◆ Tasks to perform
**1.** In the article on Biden's conflicting messages, restate the passage from "Second, these officials" up to and including "VX stashed somewhere.", putting "chemical arms" in place of "chemical weapons".
**2.** Turn the paragraph of the article on Biden's conflicting messages that begins "For example, Biden’s comment" into a short bulleted list of its main facts.

There’s Too Much Confusion
The Biden administration’s conflicting messages trouble America’s allies — and even some administration officials
President Biden’s ad-lib remark that Russian President Vladimir Putin “cannot remain in power” didn’t just upset foreign and domestic political leaders. It also troubles some U.S. military, Foreign Service and intelligence officers, and even members of his own administration.
U.S. and allied military and intelligence officials and diplomats said the administration’s lack of message discipline, which has been evident on other fronts as well, is troubling for three reasons.
First, these officials said, the President’s personal references to Putin as a “thug” and a “war criminal” and his off-the-cuff remark that the Russian leader has got to go risk escalating the conflict in Ukraine.
“I wouldn’t use this kind of words,” French President Emanuel Macron said in a television interview Sunday, adding that he feared escalatory language could derail European efforts to seek a diplomatic resolution to the conflict in Ukraine.
There is less concern about that in official Washington, however, because there is little optimism about negotiating a lasting settlement.
A senior U.S. official, speaking on the condition of anonymity to discuss Biden’s off-the-cuff remark, said there’s still a danger that giving the impression that the U.S. seeks to remove Putin “could give him the excuse he may be looking for to abandon even the appearance of any interest in pursuing diplomacy. Worse, it risks cementing his ambition to sooner or later install some puppet regime in Kyiv”.
Others fear that Biden’s talk of regime change could help Putin tighten his already firm grip on power, despite the domestic troubles his invasion of Ukraine has created, by rallying oligarchs and others who dislike Putin to his side in the face of a U.S. attempt to decide who rules Russia.
Second, these officials said, some of Biden’s and other officials’ sometimes contradictory public comments may foster the impression that important decisions are unsettled or subject to sudden revisions. That, in turn, raises doubts about the stability of U.S. policy, which one European official, who also requested anonymity, said “at times would appear to be a bit of an unmade bed”.
For example, Biden’s comment that the U.S. would respond “in kind” if Russia used chemical weapons in Ukraine has sowed doubt about whether the U.S. has destroyed its entire stock of CW, as American officials have said. National Security Advisor Jake Sullivan’s attempt to clear up the confusion by saying “the U.S. has no intention of using chemical weapons, period, under any circumstances” did little to dismiss questions about whether the U.S. still has a little Sarin or VX stashed somewhere.
Similarly, Biden on Monday appeared to contradict Sullivan’s March 22 remarks by suggesting that American troops are training Ukrainian fighters in Poland.

◆ Data for review
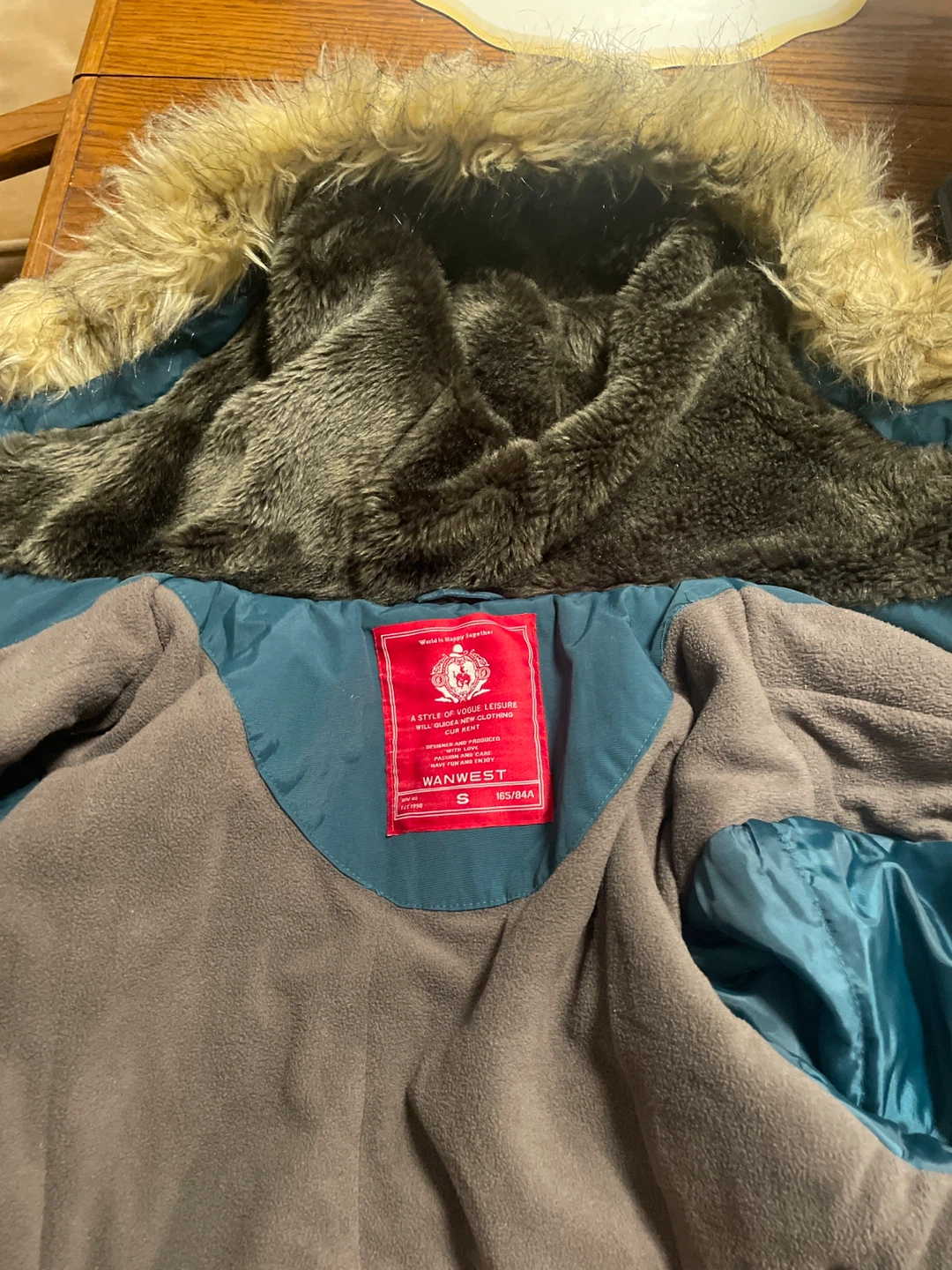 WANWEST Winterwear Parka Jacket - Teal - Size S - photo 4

--

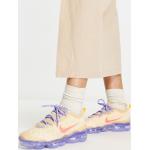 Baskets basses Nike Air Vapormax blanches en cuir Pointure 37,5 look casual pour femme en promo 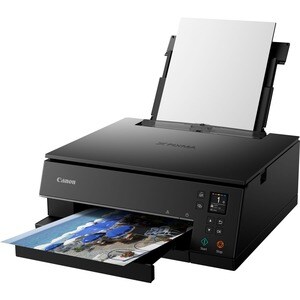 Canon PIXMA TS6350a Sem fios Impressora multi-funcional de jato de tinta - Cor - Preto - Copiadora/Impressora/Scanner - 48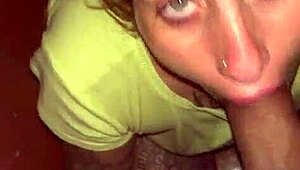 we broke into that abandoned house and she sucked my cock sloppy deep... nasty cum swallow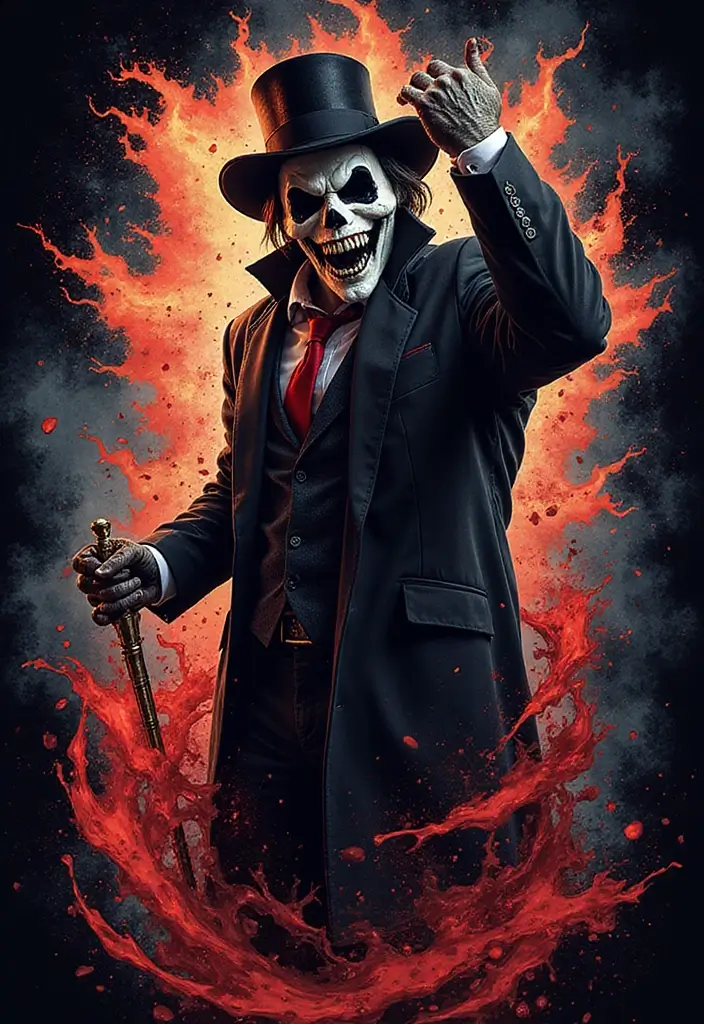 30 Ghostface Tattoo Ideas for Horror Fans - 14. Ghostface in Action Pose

◆ Responses to the exercise
**1.**
Second, these officials said, some of Biden’s and other officials’ sometimes contradictory public comments may foster the impression that important decisions are unsettled or subject to sudden revisions. That, in turn, raises doubts about the stability of U.S. policy, which one European official, who also requested anonymity, said “at times would appear to be a bit of an unmade bed”.
For example, Biden’s comment that the U.S. would respond “in kind” if Russia used chemical arms in Ukraine has sowed doubt about whether the U.S. has destroyed its entire stock of CW, as American officials have said. National Security Advisor Jake Sullivan’s attempt to clear up the confusion by saying “the U.S. has no intention of using chemical arms, period, under any circumstances” did little to dismiss questions about whether the U.S. still has a little Sarin or VX stashed somewhere.

**2.**
- Biden said the U.S. would respond "in kind" if Russia used chemical weapons in Ukraine.
- That remark raised doubt about whether the U.S. has destroyed its entire chemical weapons stock, as American officials have said.
- National Security Advisor Jake Sullivan tried to clear up the confusion by saying the U.S. has no intention of using chemical weapons under any circumstances.
- His statement did little to dismiss questions about whether the U.S. still has some Sarin or VX stashed somewhere.